The physical embodiment of a medical technology and its interaction with the healthcare professional or patient end user can make or break its adoption by the wider market. At the same time med-tech product design is carried out in a highly regulated sector where demonstration of compliance to international standards is critical to achieving market authorisation. This event in partnership with the Medical Technologies Innovation Facility (MTIF) brings together speakers from the NHS, industry and academia to provide considered insights into the area of Med Tech product design.
The webinar will address:
-Balancing safety, function and form – how using professional design services can save project time and costs
-The role of human factors in assessing med-tech product design
-The value of obtaining end user acceptance data though expert clinical evaluation
-Design and Achieving Regulatory compliance
This webinar is open to all organisations seeking insight into medical product design and the particulars of clinical evaluation and human factors assessment.
There will also be an opportunity to pose your questions to our presenters in a Q&A session after the presentations.
This free to attend event is held as part of the INSTILS programme – a project part-funded by the European Regional Development Fund, click here to be re-directed to further information about the project. This event is classed as State Aid to participating businesses, the value of which is £190, but is delivered completely free of charge to participants.
Please note: whilst this event is held as part of the INSTILS programme, this event is not restricted to those in the D2N2 area.
Speaker Profiles
Professor Mike Hannay, Managing Director, MTIF (CHAIR)
Professor Peter Ford, Professor of Design, Design Matters MTIF
Peter Ford has over 40 years of experience in designing a wide range of products and medical devices for companies that include Pfizer, Huntleigh Healthcare, 3M and Inspiration Healthcare. Peter currently directs the Design Matter product design research group at NTU.
Dr Robert Reisel, Technical Director, MTIF
Robert has been Technical Director at MTIF since June 2020.

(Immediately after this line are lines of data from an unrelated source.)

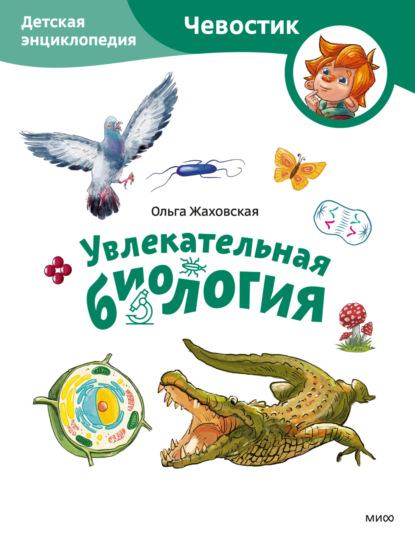 Занимательная биология. Увлекательная биология. (1967). Увлекательная биология. Увлекательная биология.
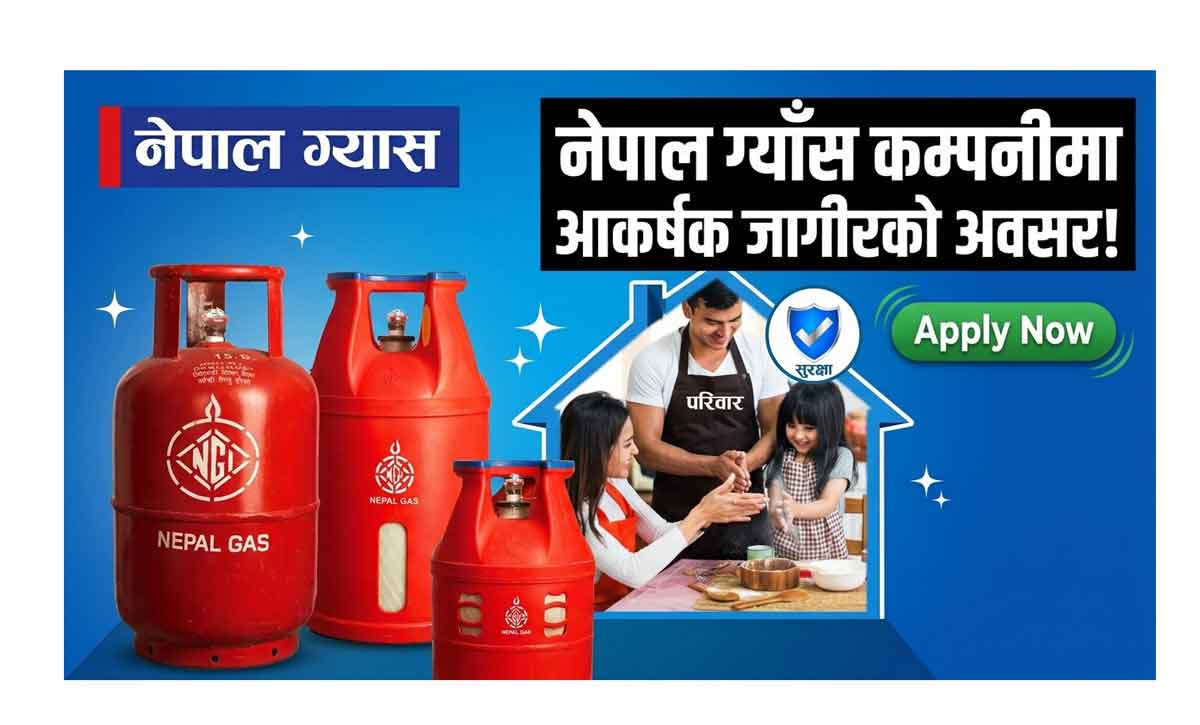 Nepal Gas Company Job Vacancy Apply Gas Production Firm Jobs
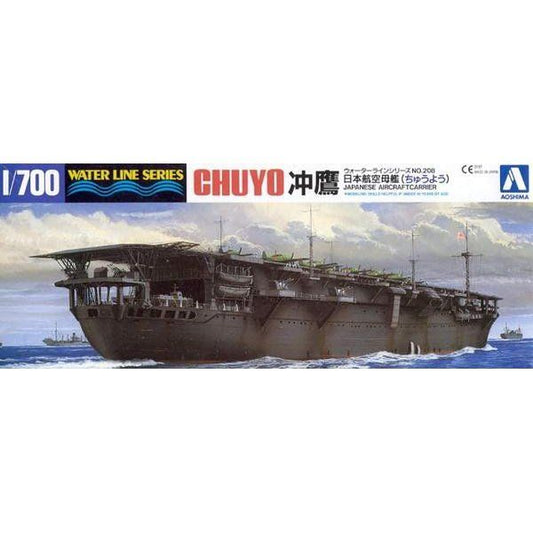 Aoshima 1/700 WL 208 日本海軍航空母艦“千代” 組裝模型 - TwinnerModel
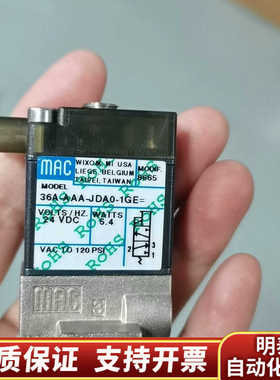 赛默飞三通阀36A-AAA-JDAO-1GE=，.询价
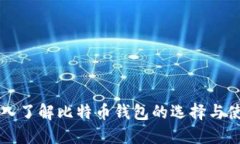 深入了解比特币钱包的选择与使用
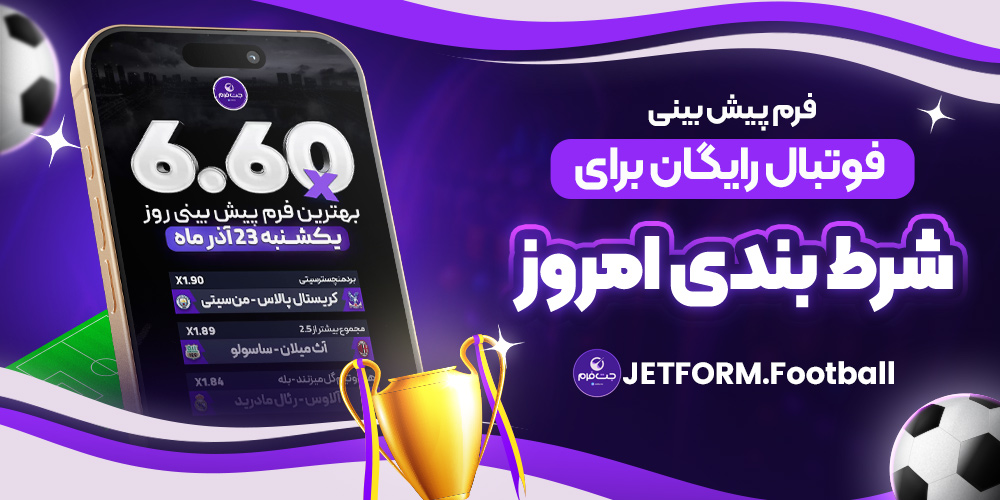 فرم پیش‌بینی فوتبال رایگان جت فرم
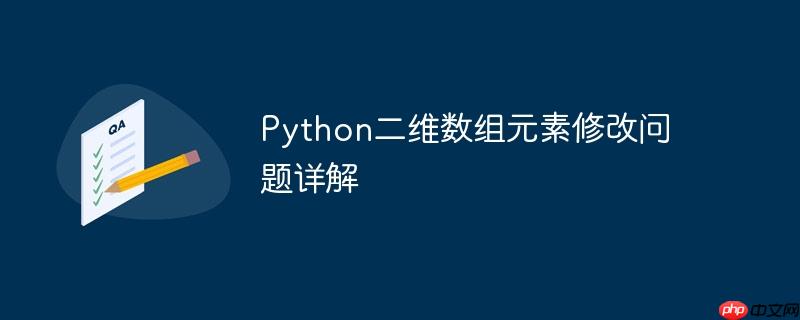 Python二维数组元素修改问题详解（数组.详解.元素.修改.Python...）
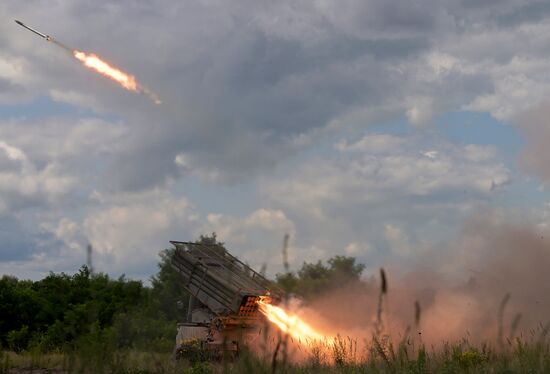 Russia Ukraine Military Operation Artillery Units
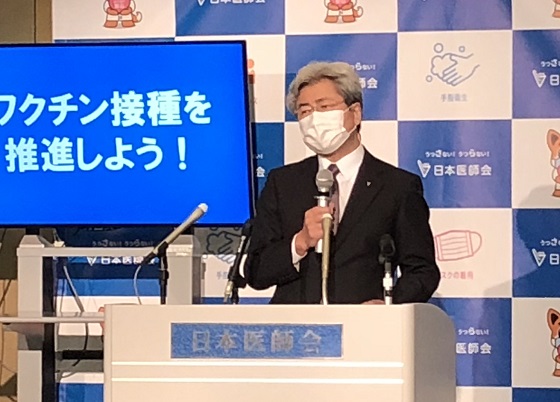 東京の宣言解除は100人以下を目安に、日医会長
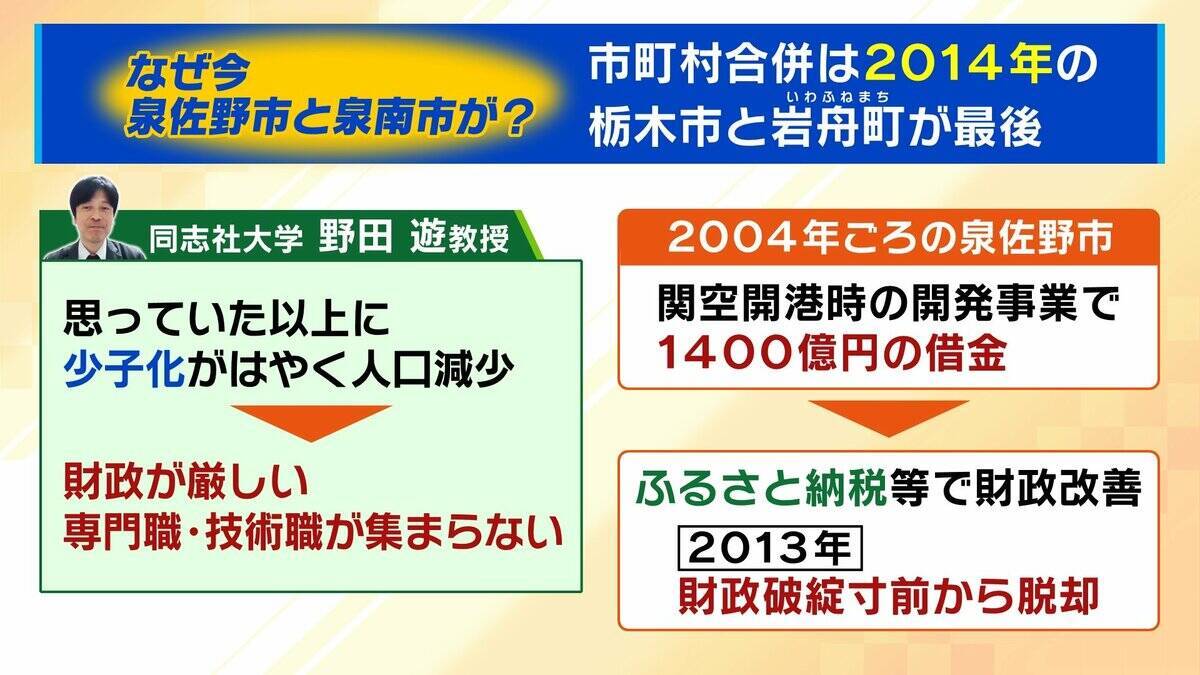 【泉佐野市・泉南市】合併検討へ　プレミアム商品券は倍使える！？“大阪イチお金持ちな町”田尻町は「合併ありきの話には乗らない」その“本音”とは？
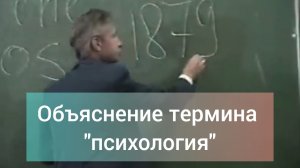 Определение понятия "психология"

For the last 8.5 years he developed Class I, II and III medical devices for global wound and incontinence management from bench to bedside working in the UK and Germany.
He is responsible for Operational, Product Development, Quality, Regulatory, HSE and a Technical Team of 5 people.
Professor Daniel Clark, OBE , Director, CHEATA
As head of a large Clinical Engineering service and over 35 years working in healthcare technology, Dan has huge experience of technology in healthcare, particularly the NHS. He also has considerable expertise in innovation of healthcare technology and the adoption of new technology into clinical applications.
Alex Mariou, Surgical Solutions Project Manager, STERIS Solutions Ltd
Alex is a Project Design Manager at STERIS UK. STERIS is a global leader in the design, manufacture, sale and support of Infection Prevention products, Operating Room equipment and Endoscopy Devices. Alex has 10 years’ experience in the healthcare equipment industry and has specialised in designing and providing solutions for Integrated Theatres using cutting edge technology and equipment. Working across the UK, Alex provides surgical equipment for operating rooms and clinical care areas and is responsible for preparing proposals for projects and managing the process from order to installation.